Abgesehen von Marokko hatte es in den vergangenen Monaten in der arabischen Welt kaum noch größere Terroranschläge aus dem Umfeld von Al-Qaida gegeben. Der Fokus richtete sich überall auf den Protest der Bürger gegen die herrschenden Regime.
Al-Qaida hatte bei diesen Protesten bislang kaum eine Rolle gespielt - und galt schon deshalb als potentiell geschwächt. Ohne ihren führenden Kopf Bin Laden könnte sie nun in den Bevölkerungen weiter an Rückhalt verlieren, sagt der Direktor des "Arab Media Projects" der Universität Cambridge und Islamismus-Experte Khaled Hroub: Bin Ladens Tod dürfte die Sinnkrise der Organisation weiter verschärfen: "Osama Bin Laden war früher einmal eine Inspirations- und Integrationsfigur für seine Anhänger, vor allem aufgrund seines Charismas", so Hroub. "Doch seine Abwesenheit wird die Ziellosigkeit von Al-Qaida und das Fehlen einer klaren Agenda offenbaren."
Fehlende Gesamtstrategie
Khaled Hroub weist darauf hin, dass es innerhalb Al-Qaidas und ihren verschiedenen Ablegern im Maghreb, im Jemen, im Irak sowie in anderen Ländern Unstimmigkeiten über strategische Ziele gebe. Konsens herrsche oft nur darüber, dass Gewalt ein legitimes Mittel zur Erreichung politischer Ziele sei.

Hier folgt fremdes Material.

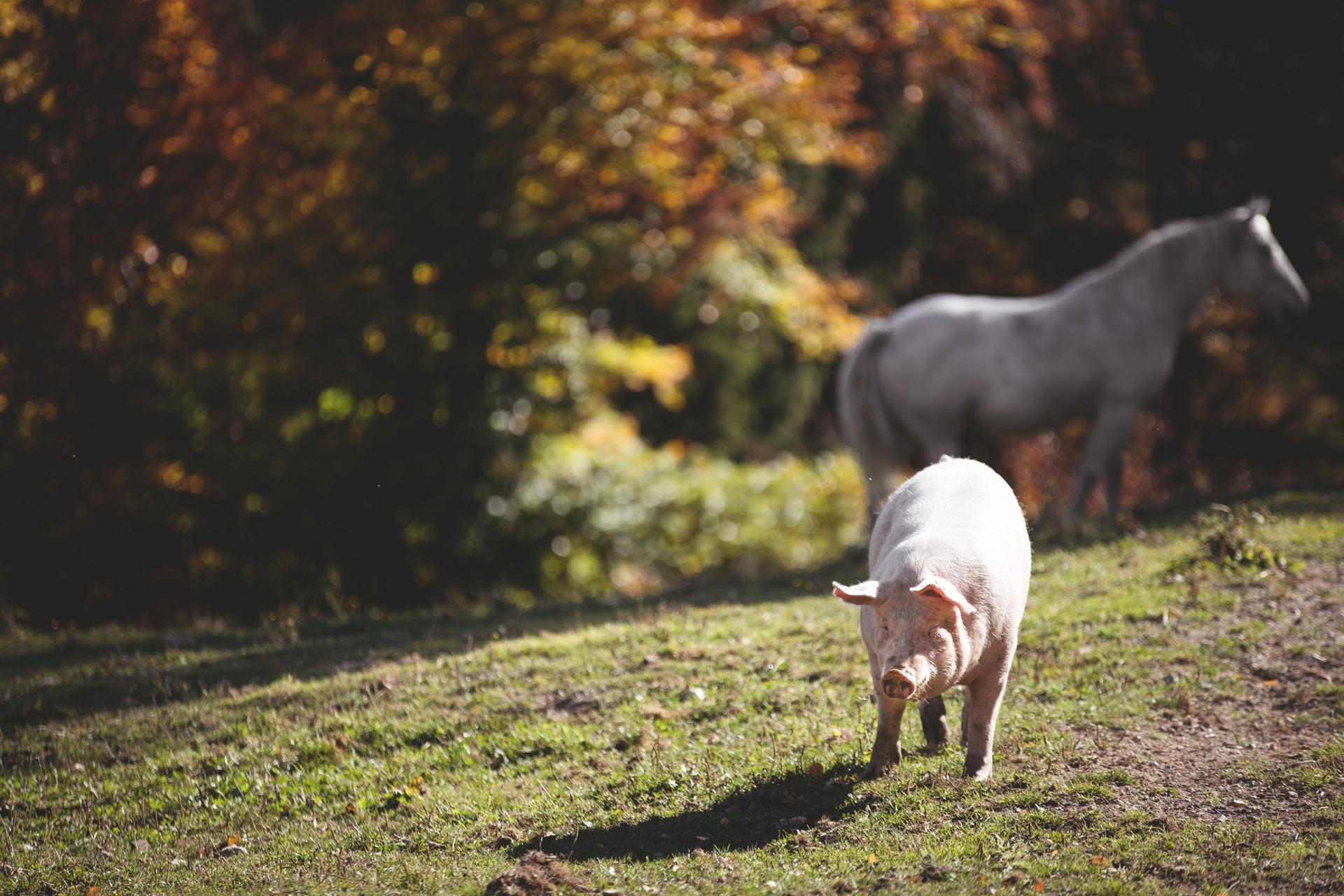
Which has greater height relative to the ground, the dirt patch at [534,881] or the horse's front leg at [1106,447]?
the horse's front leg at [1106,447]

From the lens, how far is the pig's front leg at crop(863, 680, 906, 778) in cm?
554

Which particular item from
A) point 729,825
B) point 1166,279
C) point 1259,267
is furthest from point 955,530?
point 1259,267

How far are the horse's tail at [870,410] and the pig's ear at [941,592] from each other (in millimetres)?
5837

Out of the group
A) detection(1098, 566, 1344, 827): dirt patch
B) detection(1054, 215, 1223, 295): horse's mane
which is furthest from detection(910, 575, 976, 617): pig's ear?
detection(1054, 215, 1223, 295): horse's mane

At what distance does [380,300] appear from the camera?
1212 cm

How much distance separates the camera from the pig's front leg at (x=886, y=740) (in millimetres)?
5535

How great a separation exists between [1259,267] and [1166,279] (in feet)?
2.55

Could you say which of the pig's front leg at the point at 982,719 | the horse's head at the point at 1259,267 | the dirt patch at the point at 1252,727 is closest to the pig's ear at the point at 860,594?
the pig's front leg at the point at 982,719

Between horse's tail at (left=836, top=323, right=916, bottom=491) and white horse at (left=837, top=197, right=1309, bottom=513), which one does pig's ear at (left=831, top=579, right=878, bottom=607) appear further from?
horse's tail at (left=836, top=323, right=916, bottom=491)

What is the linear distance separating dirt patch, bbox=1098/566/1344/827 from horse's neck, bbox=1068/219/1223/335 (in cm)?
316

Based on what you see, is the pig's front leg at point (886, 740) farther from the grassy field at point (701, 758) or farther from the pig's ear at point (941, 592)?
the pig's ear at point (941, 592)

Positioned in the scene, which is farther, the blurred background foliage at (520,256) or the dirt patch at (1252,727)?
Answer: the blurred background foliage at (520,256)

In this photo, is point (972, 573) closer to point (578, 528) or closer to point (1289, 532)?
point (1289, 532)

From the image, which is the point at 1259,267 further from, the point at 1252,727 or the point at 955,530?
the point at 955,530
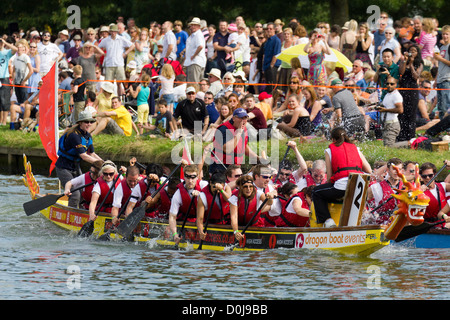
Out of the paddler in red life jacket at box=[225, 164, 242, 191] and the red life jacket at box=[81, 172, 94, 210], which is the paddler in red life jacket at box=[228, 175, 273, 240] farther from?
the red life jacket at box=[81, 172, 94, 210]

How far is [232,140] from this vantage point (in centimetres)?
1577

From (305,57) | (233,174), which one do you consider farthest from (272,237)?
(305,57)

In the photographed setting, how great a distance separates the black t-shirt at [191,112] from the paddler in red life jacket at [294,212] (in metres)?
5.77

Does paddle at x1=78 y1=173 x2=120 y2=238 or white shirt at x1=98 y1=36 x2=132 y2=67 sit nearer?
paddle at x1=78 y1=173 x2=120 y2=238

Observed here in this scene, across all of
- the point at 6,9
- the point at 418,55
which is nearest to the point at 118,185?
the point at 418,55

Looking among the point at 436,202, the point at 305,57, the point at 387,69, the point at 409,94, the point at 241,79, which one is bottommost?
the point at 436,202

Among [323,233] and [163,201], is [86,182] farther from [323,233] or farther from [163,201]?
[323,233]

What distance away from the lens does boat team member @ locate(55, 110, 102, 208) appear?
16.4 m

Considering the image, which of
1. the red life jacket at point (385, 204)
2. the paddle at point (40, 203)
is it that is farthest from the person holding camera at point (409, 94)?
the paddle at point (40, 203)

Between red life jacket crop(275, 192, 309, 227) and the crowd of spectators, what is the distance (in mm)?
3769

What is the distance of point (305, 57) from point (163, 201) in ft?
23.9

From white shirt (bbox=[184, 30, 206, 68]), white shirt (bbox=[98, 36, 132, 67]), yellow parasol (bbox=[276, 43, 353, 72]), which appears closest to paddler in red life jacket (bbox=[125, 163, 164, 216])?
yellow parasol (bbox=[276, 43, 353, 72])

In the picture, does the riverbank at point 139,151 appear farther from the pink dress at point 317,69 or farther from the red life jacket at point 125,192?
the red life jacket at point 125,192
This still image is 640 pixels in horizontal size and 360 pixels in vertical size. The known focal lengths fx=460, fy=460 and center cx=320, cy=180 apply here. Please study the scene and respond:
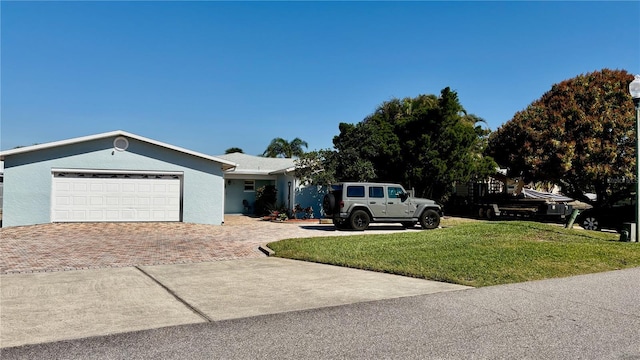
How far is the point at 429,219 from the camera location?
17969 mm

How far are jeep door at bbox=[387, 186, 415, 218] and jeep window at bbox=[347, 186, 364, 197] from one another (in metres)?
1.13

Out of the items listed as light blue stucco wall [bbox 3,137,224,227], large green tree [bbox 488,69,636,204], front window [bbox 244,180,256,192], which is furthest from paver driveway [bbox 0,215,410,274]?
large green tree [bbox 488,69,636,204]

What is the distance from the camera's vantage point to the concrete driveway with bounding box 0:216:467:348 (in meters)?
5.52

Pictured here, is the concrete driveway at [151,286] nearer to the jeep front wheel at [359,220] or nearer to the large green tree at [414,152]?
the jeep front wheel at [359,220]

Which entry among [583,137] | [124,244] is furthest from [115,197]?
[583,137]

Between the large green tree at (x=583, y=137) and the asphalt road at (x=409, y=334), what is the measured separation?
18.8 meters

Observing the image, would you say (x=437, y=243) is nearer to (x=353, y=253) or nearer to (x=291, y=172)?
(x=353, y=253)

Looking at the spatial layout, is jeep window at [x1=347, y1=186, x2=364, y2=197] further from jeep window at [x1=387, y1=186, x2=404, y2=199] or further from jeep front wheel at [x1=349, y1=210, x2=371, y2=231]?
jeep window at [x1=387, y1=186, x2=404, y2=199]

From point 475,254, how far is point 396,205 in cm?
771

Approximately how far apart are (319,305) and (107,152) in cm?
1562

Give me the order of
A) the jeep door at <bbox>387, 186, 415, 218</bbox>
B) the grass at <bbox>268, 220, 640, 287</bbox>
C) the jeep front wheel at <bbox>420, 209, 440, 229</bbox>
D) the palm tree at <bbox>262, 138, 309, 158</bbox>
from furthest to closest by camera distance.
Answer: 1. the palm tree at <bbox>262, 138, 309, 158</bbox>
2. the jeep front wheel at <bbox>420, 209, 440, 229</bbox>
3. the jeep door at <bbox>387, 186, 415, 218</bbox>
4. the grass at <bbox>268, 220, 640, 287</bbox>

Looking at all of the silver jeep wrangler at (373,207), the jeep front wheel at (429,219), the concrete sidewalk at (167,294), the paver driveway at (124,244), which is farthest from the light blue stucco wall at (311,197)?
the concrete sidewalk at (167,294)

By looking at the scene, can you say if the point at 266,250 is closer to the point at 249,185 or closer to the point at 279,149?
the point at 249,185

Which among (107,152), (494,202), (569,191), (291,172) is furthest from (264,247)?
(569,191)
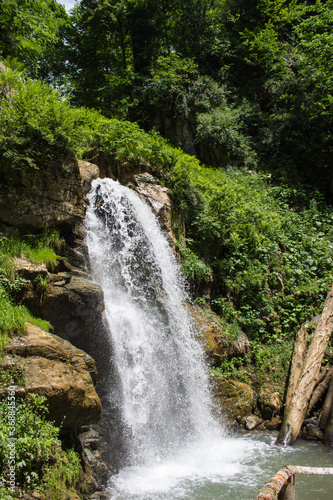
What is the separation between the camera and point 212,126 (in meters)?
15.8

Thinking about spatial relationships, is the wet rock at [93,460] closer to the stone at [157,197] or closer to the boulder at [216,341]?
the boulder at [216,341]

Das gemeinsame ideologische Potential, so warnt er, könnte nun allerdings in Form von Racheakten zur Geltung kommen: "Kurz- und mittelfristig rechne ich durchaus mit einer Welle neuer Gewaltaktionen durch Al-Qaida. Doch auf längere Sicht wird der Terror abnehmen."
Vor Racheakten warnt auch Mohammed Darif, Islamismus-Experte und Universitätsprofessor aus Marokko. Er erinnert an die vier Franzosen, die Al-Qaida im Niger gekidnappt hatte und noch immer in ihrer Gewalt hält und befürchtet, dass der nordafrikanische Ableger der Organisation auf die Liquidierung Bin Ladens jetzt mit der Hinrichtung von Geiseln reagieren könnte.
Auch Darif verweist darauf, dass Al-Qaida in der arabischen Welt trotzdem in den vergangenen Jahren spürbar an Bedeutung verloren habe. Neue Anhänger zu rekrutieren, falle ihr in vielen Ländern schwer. Hinzu komme ihre Nicht-Beteiligung an der arabischen Revolutionswelle: Nicht Bin Ladens Gewaltstrategie habe sich in den Ländern der Region durchgesetzt, so Darif, sondern die Überzeugung, politische Veränderungen auf dem Wege friedlicher Bürgerproteste anzustreben.
Sollten diese Aufstände jedoch immer blutiger verlaufen, könne auch die Ideologie von Al-Qaida wieder an Attraktivität gewinnen, warnt der marokkanische Experte: "Das gewaltsame Vorgehen des Gaddafi-Regimes gegen das eigene Volk und die blutige Niederschlagung der Proteste in Syrien könnten Al-Qaida letztlich wieder stärken. Vor allem, wenn sich dann flächendeckend doch noch die Meinung durchsetzen sollte, dass die herrschenden arabischen Regime nur mit Gewalt zu besiegen sind."